■ **Required task**:
Can you lay out the data from the line with "Is stone column @" to the line with "95.2 meters", both included, as a Markdown table with the columns Row and Line, skipping blank lines and adding nothing else?
# # # # #
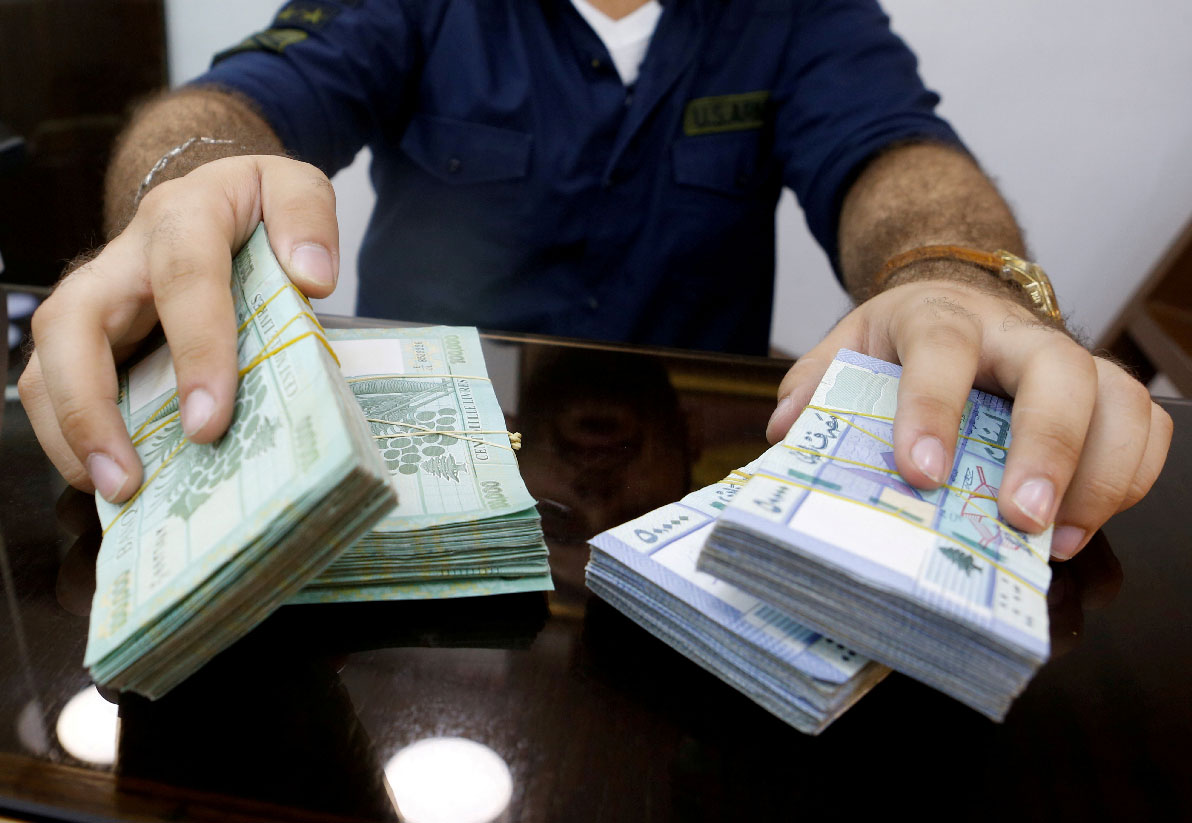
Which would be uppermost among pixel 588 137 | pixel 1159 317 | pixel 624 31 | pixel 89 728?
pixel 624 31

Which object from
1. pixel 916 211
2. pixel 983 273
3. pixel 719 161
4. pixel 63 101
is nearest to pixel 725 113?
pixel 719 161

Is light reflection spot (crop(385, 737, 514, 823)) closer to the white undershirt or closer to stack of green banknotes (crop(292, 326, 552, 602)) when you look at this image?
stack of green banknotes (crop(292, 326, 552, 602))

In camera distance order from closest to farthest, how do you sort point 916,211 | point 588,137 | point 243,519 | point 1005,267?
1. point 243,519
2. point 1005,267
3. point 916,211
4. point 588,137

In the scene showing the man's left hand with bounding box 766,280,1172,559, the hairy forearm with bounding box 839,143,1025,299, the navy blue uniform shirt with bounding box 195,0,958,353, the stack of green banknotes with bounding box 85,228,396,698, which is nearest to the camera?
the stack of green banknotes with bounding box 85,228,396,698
# # # # #
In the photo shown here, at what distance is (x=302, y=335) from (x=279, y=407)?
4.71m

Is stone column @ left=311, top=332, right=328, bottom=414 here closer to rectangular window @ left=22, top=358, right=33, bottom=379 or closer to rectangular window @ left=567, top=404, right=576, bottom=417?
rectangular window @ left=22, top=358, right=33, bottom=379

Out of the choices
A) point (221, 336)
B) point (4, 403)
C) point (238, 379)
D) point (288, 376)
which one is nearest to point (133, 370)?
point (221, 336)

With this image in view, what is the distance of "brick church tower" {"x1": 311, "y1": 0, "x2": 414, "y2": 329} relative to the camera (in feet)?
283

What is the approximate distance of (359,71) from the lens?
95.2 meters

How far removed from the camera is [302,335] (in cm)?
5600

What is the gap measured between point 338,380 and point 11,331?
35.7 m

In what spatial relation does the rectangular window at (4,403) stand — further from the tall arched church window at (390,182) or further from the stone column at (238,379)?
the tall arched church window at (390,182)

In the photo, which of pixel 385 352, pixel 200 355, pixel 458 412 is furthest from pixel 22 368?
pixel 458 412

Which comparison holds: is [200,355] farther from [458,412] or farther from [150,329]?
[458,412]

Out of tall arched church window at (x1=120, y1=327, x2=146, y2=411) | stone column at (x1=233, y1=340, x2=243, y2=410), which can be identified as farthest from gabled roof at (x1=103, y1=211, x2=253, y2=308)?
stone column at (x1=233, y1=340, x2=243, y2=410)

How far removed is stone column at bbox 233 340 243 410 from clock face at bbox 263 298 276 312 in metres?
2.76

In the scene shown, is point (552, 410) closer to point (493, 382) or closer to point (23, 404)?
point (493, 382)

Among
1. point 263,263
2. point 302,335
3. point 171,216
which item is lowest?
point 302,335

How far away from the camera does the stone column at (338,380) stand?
# # # # #
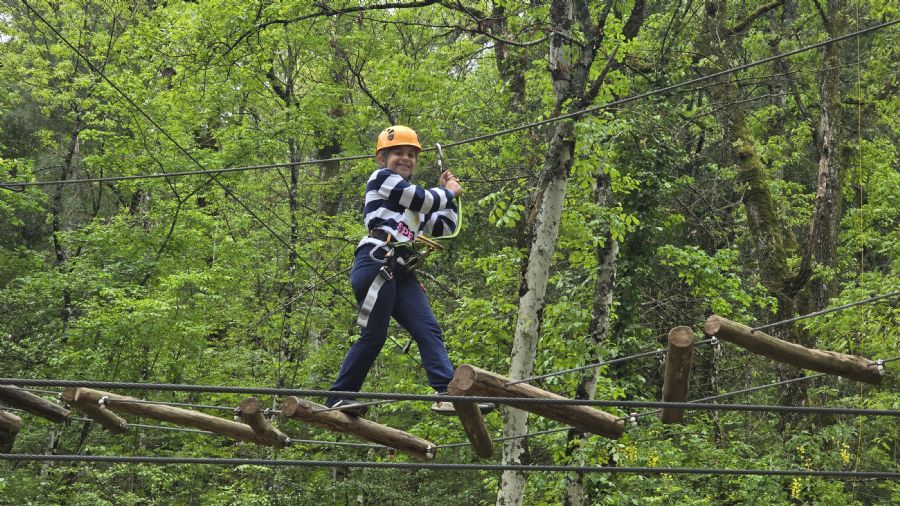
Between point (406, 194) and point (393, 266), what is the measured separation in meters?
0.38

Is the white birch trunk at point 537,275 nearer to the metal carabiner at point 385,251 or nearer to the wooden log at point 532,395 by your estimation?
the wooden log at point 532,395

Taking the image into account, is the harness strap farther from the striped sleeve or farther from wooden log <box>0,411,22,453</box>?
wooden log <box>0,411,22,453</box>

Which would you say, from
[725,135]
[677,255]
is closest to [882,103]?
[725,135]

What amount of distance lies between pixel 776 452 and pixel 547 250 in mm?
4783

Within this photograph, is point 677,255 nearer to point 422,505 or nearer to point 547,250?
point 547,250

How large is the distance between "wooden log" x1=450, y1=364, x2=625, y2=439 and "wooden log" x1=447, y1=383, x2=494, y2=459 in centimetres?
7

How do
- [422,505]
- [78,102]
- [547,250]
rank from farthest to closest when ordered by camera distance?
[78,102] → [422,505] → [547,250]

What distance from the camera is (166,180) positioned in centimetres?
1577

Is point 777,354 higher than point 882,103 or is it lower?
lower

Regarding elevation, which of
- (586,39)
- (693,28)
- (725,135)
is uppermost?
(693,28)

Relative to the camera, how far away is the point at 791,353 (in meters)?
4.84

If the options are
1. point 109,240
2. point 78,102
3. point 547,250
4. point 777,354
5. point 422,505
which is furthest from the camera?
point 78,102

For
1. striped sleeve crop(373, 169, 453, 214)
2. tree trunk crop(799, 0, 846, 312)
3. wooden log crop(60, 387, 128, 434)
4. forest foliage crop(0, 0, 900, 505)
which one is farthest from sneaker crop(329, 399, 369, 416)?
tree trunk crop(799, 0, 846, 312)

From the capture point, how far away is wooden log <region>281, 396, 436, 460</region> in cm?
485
# # # # #
■ **Reply to the task**:
| Row | Line |
|---|---|
| 1 | Is stone column @ left=311, top=332, right=328, bottom=414 here closer to rectangular window @ left=22, top=358, right=33, bottom=379 or closer to rectangular window @ left=567, top=404, right=576, bottom=417? |
| 2 | rectangular window @ left=22, top=358, right=33, bottom=379 |
| 3 | Out of the choices |
| 4 | A) point (221, 336) |
| 5 | B) point (4, 403) |
| 6 | C) point (238, 379) |
| 7 | D) point (288, 376) |
| 8 | which one is nearest to point (133, 370)? |
| 9 | point (221, 336) |
| 10 | With this image in view, what is the distance of "brick church tower" {"x1": 311, "y1": 0, "x2": 414, "y2": 329} relative to the camera (in feet)? |
| 11 | 283 |
| 12 | What is the approximate distance of (359,71) from the lens? |
| 13 | 95.2 meters |